For this exercise, retype each line of the material below verbatim and omit any picture.

[Recorded data — start]

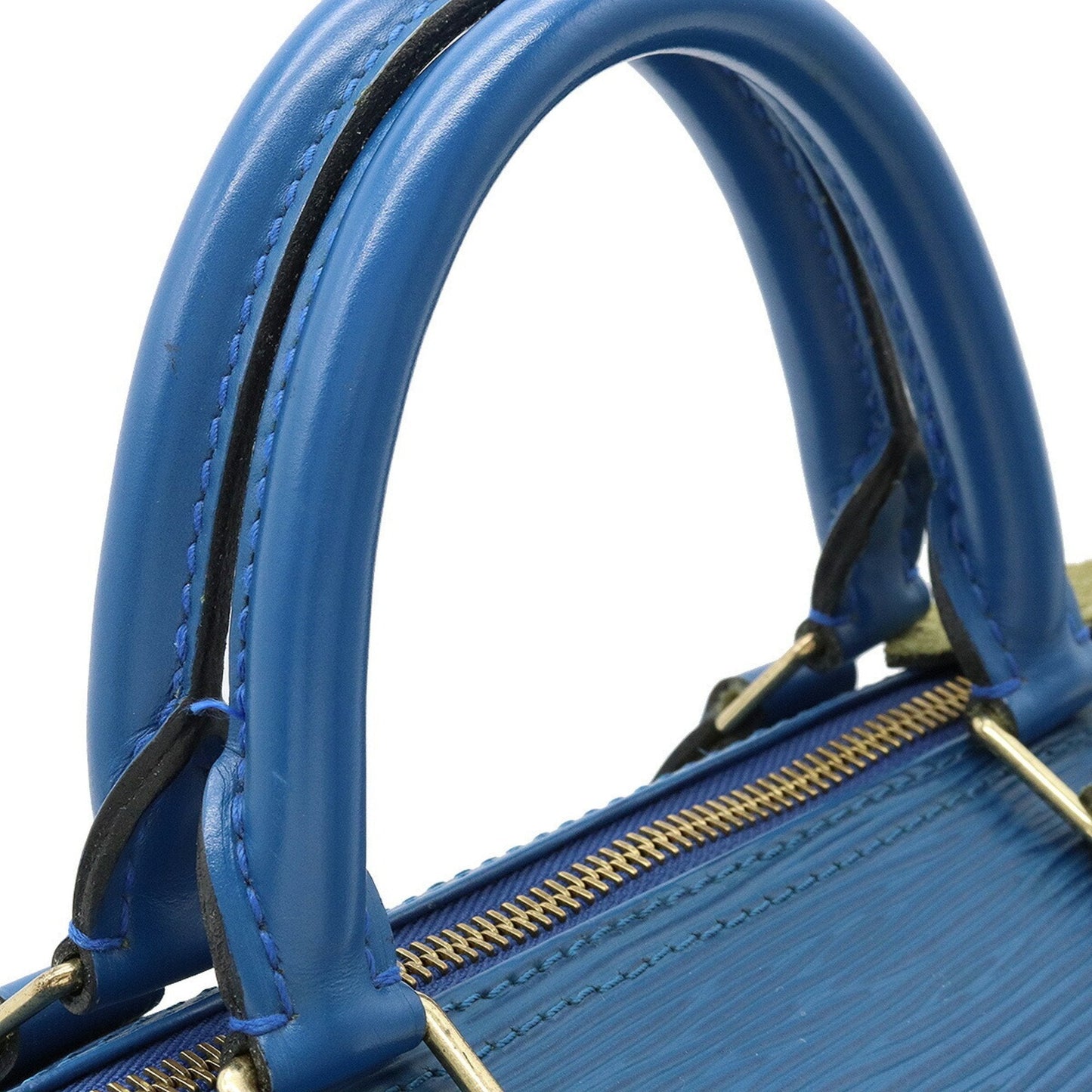 LOUIS VUITTON Epi Speedy 30 Handbag Boston Bag Leather Toledo Blue M43005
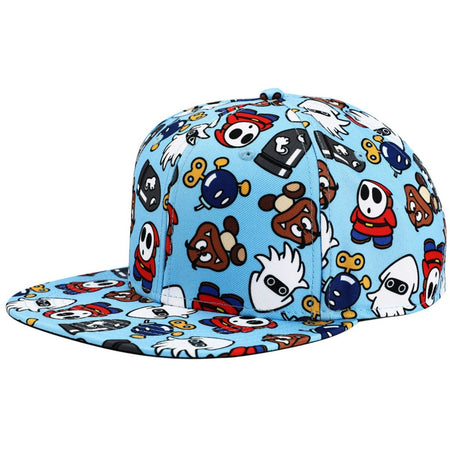 Super Mario Brothers Enemies All Over Print Cap Blue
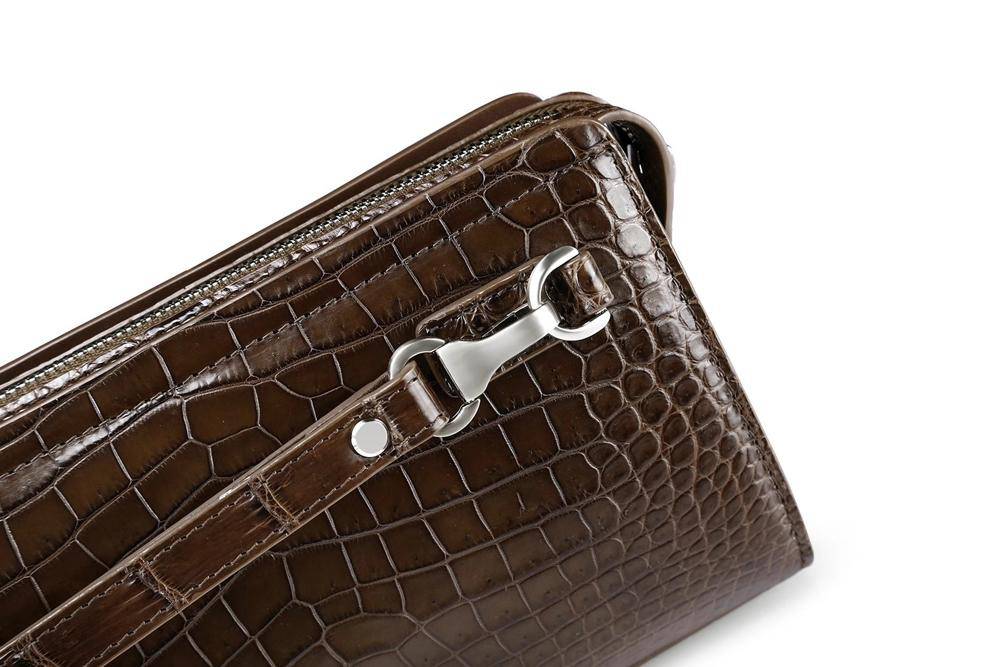 Crocodile Center Belly Leather Business Code Lock Clutch With Wrist Strap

[Recorded data — finish]

> **Answer for the task**
 LOUIS VUITTON Epi Speedy 30 Handbag Boston Bag Leather Toledo Blue M43005
 Super Mario Brothers Enemies All Over Print Cap Blue
 Crocodile Center Belly Leather Business Code Lock Clutch With Wrist Strap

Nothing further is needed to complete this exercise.